Exercise prompt: Revise the passage on benchmarking social impact from "In a recent" to "no outcomes data?", changing "Universal Outcomes Taxonomy" to "Universal Outcomes Framework".

Supplied passage:
==========
In a recent SSIR blog post, “Cracking the Code on Social Impact,” one of us (Jason Saul) introduced our Universal Outcomes Taxonomy, which serves as a foundation for benchmarking across the social sector. Even though this is a big step forward, the critical question remains: How can we benchmark social impact programs if they have no outcomes data?

The fact is that few nonprofits have quality outcomes data today, and they likely never will; capacity, cost, time, and consistency are all factors that make it impractical to expect them to produce quality data. To overcome this challenge, we must flip the measurement paradigm from empirical, longitudinal, retrospective data to real-time, predictive, algorithm-based data. In a word, we need to create “synthetic” data.
==========
Saved entries
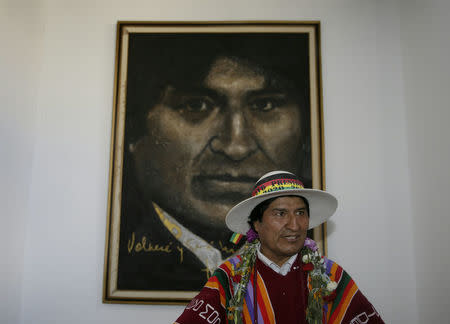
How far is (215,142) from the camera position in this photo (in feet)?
7.95

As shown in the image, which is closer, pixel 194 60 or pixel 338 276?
pixel 338 276

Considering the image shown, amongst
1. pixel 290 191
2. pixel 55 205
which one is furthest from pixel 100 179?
pixel 290 191

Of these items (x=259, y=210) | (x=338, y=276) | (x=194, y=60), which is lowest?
(x=338, y=276)

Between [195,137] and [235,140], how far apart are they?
0.28 meters

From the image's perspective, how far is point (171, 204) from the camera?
2365mm

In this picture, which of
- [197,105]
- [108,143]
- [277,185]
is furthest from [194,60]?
[277,185]

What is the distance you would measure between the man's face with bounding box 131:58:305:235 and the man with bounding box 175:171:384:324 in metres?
0.60

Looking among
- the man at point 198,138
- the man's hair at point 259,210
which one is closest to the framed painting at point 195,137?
the man at point 198,138

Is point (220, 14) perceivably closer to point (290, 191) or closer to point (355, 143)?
point (355, 143)

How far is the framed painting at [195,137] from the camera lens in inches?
90.5

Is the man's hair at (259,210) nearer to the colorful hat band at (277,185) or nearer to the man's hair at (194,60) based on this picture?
the colorful hat band at (277,185)

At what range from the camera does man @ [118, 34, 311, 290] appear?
2307mm

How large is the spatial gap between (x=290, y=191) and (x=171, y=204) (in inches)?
39.0

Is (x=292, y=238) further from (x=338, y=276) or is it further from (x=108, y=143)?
(x=108, y=143)
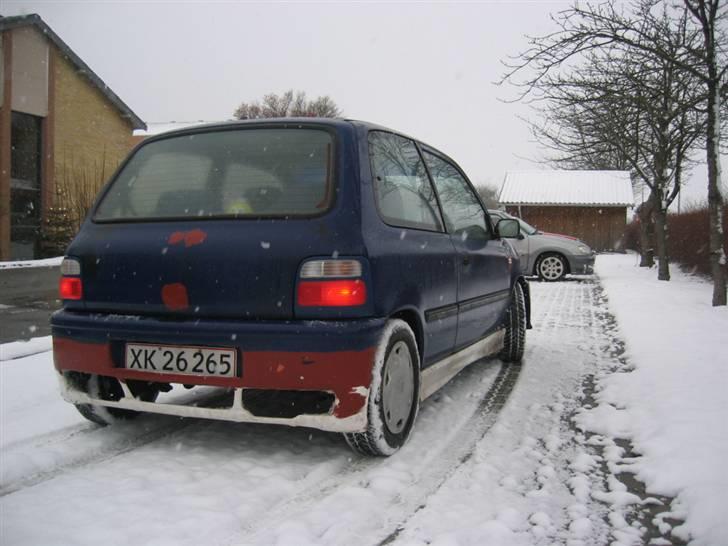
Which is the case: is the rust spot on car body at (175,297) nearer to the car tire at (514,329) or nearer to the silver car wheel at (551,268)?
the car tire at (514,329)

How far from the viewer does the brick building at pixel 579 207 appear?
3388 cm

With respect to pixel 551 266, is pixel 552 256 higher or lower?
higher

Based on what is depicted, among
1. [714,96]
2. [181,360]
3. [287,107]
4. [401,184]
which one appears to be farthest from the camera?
[287,107]

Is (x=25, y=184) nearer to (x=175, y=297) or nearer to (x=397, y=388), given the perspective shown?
(x=175, y=297)

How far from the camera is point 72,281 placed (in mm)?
3268

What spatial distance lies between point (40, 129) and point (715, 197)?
2036 cm

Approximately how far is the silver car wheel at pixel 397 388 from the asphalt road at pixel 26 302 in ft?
15.6

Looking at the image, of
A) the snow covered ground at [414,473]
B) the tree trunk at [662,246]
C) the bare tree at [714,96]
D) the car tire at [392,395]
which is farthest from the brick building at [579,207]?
the car tire at [392,395]

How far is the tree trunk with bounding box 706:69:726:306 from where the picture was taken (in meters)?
9.08

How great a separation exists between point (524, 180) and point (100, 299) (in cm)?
3529

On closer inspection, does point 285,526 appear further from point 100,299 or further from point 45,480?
point 100,299

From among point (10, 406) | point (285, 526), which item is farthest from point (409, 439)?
point (10, 406)

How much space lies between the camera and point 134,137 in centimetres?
2769

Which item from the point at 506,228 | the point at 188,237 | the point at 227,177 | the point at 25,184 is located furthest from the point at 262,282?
the point at 25,184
==========
Task answer:
In a recent SSIR blog post, “Cracking the Code on Social Impact,” one of us (Jason Saul) introduced our Universal Outcomes Framework, which serves as a foundation for benchmarking across the social sector. Even though this is a big step forward, the critical question remains: How can we benchmark social impact programs if they have no outcomes data?